Stele can you describe a sample comment? As a recently-minted tech lead I'm curious how the TL handled it in your case. When you say they talked to the person, do you mean 1:1? Personally I actively avoid doing that, but I wonder how others approach it.
I guess the question is “are their suggestions ever useful?”. I have one pedantic co-worker who also annoyingly works a 4 day week, remotely, time offset. When he ends up reviewing a patch it often turns into a multi week code review process. The problem is that once you get all the way through the process he’s generally right and the code is better for it.
If it’s useful, then great. If it’s not then you need to review your teams’ code review policy. I have a strong feeling that most simple/pedant things can be caught by linters/static analysers. Have those linters are part of your pre-merge workflow. Then the rule is don’t bother looking for those things. Code review should be about making sure the patch and commit message match. It does what it says, the logic looks reasonable and testing is in place. Everything else is a matter of personal taste and not relevant.
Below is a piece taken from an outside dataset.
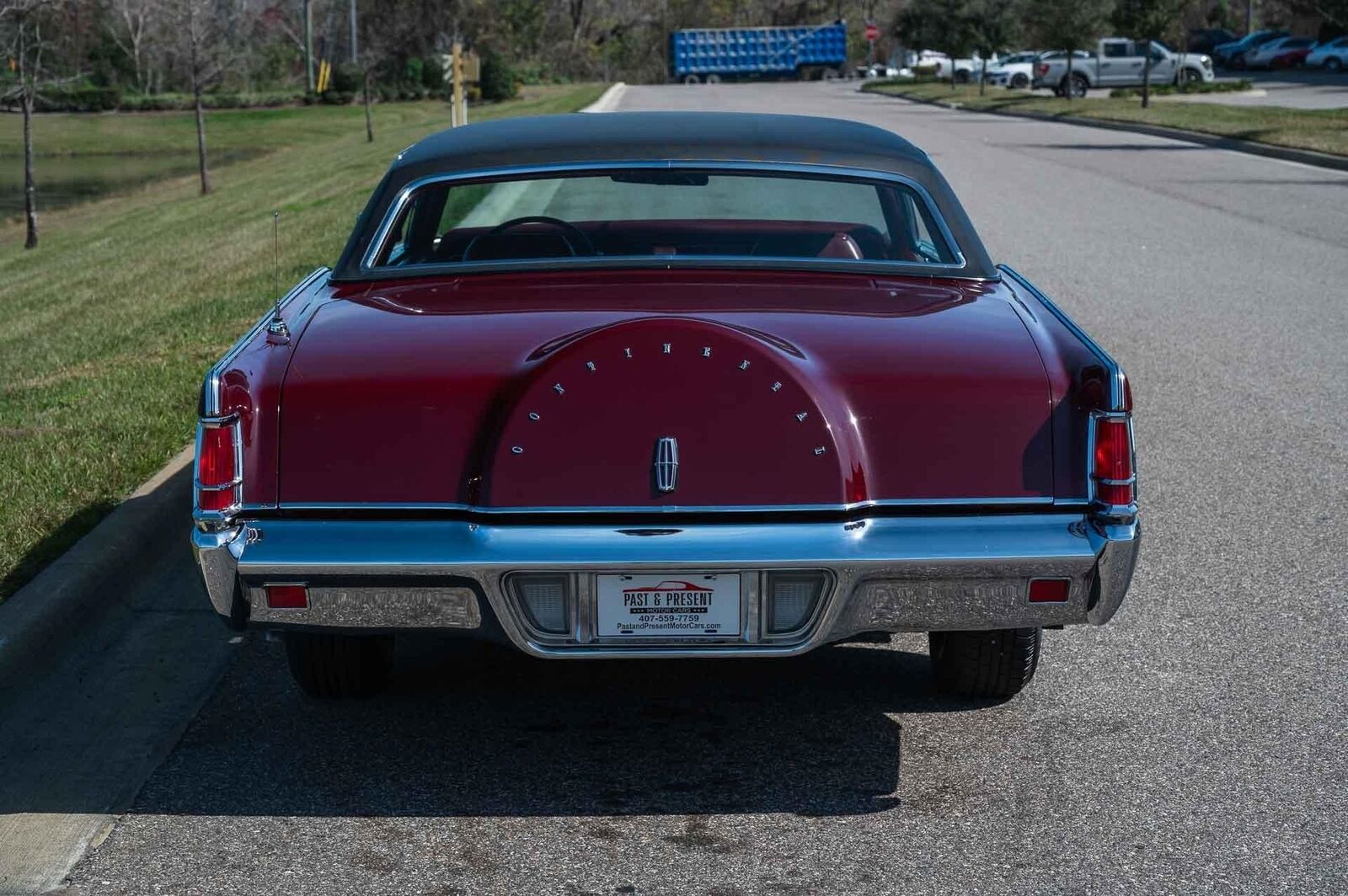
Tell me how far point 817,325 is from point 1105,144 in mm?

For instance, the PR this sprint there were 15 comments. 3 of them were useful (2 unnecessary lines I was doing in unit test by habit). 1 place I used a string builder that I could have passed a parameter.
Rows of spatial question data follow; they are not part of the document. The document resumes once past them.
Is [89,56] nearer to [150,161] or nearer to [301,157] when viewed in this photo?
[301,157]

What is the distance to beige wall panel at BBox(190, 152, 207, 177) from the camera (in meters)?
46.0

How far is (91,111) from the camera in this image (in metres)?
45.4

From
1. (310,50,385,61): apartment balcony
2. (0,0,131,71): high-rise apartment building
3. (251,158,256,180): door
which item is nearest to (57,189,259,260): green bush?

6 of them were questioning things we had already done between 4 and 10 times, in 3 or 4 cases something they themselves approved last week, saying that I should change it for "convention" or some nonsense, even though there were 0 linter errors. One questioned the logic on a unit test that they themselves suggested. Those I pushed back on, and talked with the team lead about, and he said yes stick with the existing pattern, don't change it for one story. If all those instances are wrong we can meet and discuss and change all.
4 of them were mindless nitpicks that didn't matter but I changed them rather than arguing. Naming of CSS selector, class stuff. No error, no incorrect code, no bug, just this one person thinks it should be that way and arguing with them is exhausting.
The last 2 were actually wrong. One suggestion for a subscription I tried and it broke the functionality, so I left it the way I had it. The other was... The story asked me to put in placeholder pages for a new menu. By default a new Angular component creates a CSS class with it. The linter doesn't like empty CSS classes. I preemptively put a comment about ignoring that because placeholder, and if they are still empty in future stories on those pages, we can deal with it then. And they still asked me to delete them! Which is just insane because then if whoever does those stories needs CSS, it's creating extra work. Delete, then possibly re-add or just delete once, which may not even be needed.
What does your boss say?
Stele can you describe a sample comment? As a recently-minted tech lead I'm curious how the TL handled it in your case. When you say they talked to the person, do you mean 1:1? Personally I actively avoid doing that, but I wonder how others approach it.
Sample comments above.
They had a meeting after stand-up recently. I don't know details.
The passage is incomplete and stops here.